TEXT EXTRACT:
+--

On the radar

  • Romania: S&P affirmed Romania’s outlook at BBB- with stable outlook.

  • Slovenia: Fitch affirmed Slovenia’s rating at A with stable outlook.

  • Moody’s did not review ratings of Czechia and Slovenia.

  • In Slovakia inflation rate arrived at 2.3% y/y in March.

  • At 10 AM CET, in Poland final inflation footprint for March will be released.

Economic developments

There is complete set of data for retail and industry sectors for the first two months of 2024. Retail sector finally recovered in the region after contraction in several CEE countries. Actually, only Croatia and Serbia experienced positive retail sales growth throughout 2023. Retail sales were deeply in red in Czechia, Hungary, Poland or Slovakia. At the beginning of the year, Croatia and Romania continue to experience the strongest growth of retail sector. As far as industry is concerned, it is a mixed bag. In Czechia, the average growth of industrial output in January and February 2024 was marginally positive. Poland and Slovakia experienced stronger growth of industry sector, on the other hand the industrial output kept declining in Croatia, Hungary or Romania. In Romania, however, we expect industrial production to turn positive in 2024. Gradually climbing sentiment indicators suggest increasing likelihood of such scenario not only in Romania but also in other CEE countries.

+--

OBJECTIVE A: Reproduce the CEE economic update word for word, everything from "On the radar" down to "Czechia and Slovenia.".
OBJECTIVE B: In the CEE economic update, which two countries were the only ones to see positive retail sales growth throughout 2023?
The entries after this point come from a different source than the CEE economic update.

DATASET:

+--

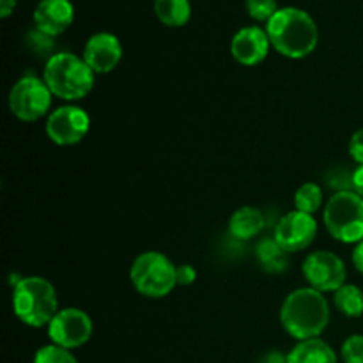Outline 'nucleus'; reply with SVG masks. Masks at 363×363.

+--

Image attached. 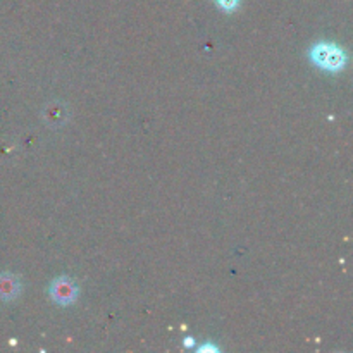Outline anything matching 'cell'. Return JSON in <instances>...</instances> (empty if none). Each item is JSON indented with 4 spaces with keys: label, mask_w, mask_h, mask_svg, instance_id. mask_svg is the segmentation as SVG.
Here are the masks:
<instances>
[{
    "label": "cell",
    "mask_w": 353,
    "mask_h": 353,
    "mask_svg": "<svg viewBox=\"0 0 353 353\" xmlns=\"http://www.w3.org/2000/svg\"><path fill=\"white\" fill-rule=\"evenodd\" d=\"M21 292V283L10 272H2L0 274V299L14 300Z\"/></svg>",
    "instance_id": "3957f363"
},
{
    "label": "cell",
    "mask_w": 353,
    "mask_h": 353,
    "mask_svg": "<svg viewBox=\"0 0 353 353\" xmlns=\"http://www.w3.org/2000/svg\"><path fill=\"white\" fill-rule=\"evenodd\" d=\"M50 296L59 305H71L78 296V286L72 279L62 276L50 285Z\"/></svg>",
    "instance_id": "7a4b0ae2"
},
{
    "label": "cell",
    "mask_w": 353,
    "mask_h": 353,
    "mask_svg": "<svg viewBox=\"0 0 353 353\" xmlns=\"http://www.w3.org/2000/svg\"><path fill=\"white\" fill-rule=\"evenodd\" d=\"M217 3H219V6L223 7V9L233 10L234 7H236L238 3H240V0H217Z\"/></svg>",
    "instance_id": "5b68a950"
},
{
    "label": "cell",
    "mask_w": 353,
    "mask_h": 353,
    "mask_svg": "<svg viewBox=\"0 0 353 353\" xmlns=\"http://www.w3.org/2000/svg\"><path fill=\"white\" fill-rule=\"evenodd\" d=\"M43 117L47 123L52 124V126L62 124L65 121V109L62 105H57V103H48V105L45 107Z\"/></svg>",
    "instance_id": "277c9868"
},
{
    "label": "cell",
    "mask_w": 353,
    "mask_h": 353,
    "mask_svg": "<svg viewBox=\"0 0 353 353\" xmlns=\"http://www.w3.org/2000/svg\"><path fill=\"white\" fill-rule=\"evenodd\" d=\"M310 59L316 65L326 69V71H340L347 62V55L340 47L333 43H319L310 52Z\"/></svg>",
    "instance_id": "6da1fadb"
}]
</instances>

+--

EXERCISE RESPONSE A:
On the radar

  • Romania: S&P affirmed Romania’s outlook at BBB- with stable outlook.

  • Slovenia: Fitch affirmed Slovenia’s rating at A with stable outlook.

  • Moody’s did not review ratings of Czechia and Slovenia.

EXERCISE RESPONSE B: Croatia and Serbia.